Outro espaço privilegiado é o Encontro de Formação Integral (EFI) da Rede Jesuíta de Educação (RJE), que proporciona vivências de grupo, momentos de silêncio e reflexão, além de atividades que desafiam os jovens a sair da rotina. Tudo isso inspirado na vida de Santo Inácio de Loyola e à luz dos Exercícios Espirituais, trabalhado em uma linguagem própria para jovens de 14 a 17 anos. “O EFI é uma das experiências mais ricas, pois tira os alunos da rotina e os coloca em situações inéditas. São oportunidades únicas para se perceber e se descobrir. Já aconteceu de alunos me procurarem após essas dinâmicas para conversar sobre questões profundas: escolhas de carreira, decisões de vestibular e até inquietações vocacionais. Para muitos, esses momentos são verdadeiros marcos de autoconhecimento”, confidencia Melissa, que esteve em algumas edições do Encontro como educadora.

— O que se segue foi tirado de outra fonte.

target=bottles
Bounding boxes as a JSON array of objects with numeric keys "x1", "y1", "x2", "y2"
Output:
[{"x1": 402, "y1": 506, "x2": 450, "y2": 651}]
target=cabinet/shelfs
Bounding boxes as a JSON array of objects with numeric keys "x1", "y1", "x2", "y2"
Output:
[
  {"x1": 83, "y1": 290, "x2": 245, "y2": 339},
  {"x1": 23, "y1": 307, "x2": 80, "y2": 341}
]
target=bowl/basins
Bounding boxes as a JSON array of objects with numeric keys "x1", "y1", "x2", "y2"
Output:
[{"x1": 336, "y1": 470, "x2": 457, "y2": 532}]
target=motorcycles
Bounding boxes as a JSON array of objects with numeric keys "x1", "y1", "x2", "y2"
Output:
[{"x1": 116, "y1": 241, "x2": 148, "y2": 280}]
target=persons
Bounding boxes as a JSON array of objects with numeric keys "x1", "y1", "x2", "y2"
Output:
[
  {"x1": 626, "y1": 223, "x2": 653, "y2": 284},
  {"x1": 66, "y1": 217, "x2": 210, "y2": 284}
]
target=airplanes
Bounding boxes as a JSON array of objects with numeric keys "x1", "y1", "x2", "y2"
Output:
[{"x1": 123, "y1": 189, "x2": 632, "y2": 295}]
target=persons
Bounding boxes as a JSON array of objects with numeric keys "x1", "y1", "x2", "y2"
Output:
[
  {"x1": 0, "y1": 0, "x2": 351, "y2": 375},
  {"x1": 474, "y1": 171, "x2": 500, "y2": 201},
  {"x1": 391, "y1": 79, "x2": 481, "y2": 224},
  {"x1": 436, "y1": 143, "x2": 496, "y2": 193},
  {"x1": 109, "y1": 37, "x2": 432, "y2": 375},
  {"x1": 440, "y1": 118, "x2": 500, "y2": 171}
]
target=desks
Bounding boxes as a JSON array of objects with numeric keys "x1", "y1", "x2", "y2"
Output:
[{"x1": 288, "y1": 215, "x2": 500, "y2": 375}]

Dominique também teve a oportunidade de participar do EFI como estudante. “Esses momentos foram essenciais para refletir sobre quem eu sou, quem quero ser, por onde já andei e por onde ainda quero caminhar”.
Seja no espaço curricular, nos projetos comunitários ou nas experiências pastorais, o Projeto de Vida se confirma como um eixo estruturante da formação jesuíta, que acompanha os jovens em sua trajetória pessoal e acadêmica, ajudando-os a encontrar sentido em suas escolhas e a sonhar com um futuro em que possam ser mais para os demais.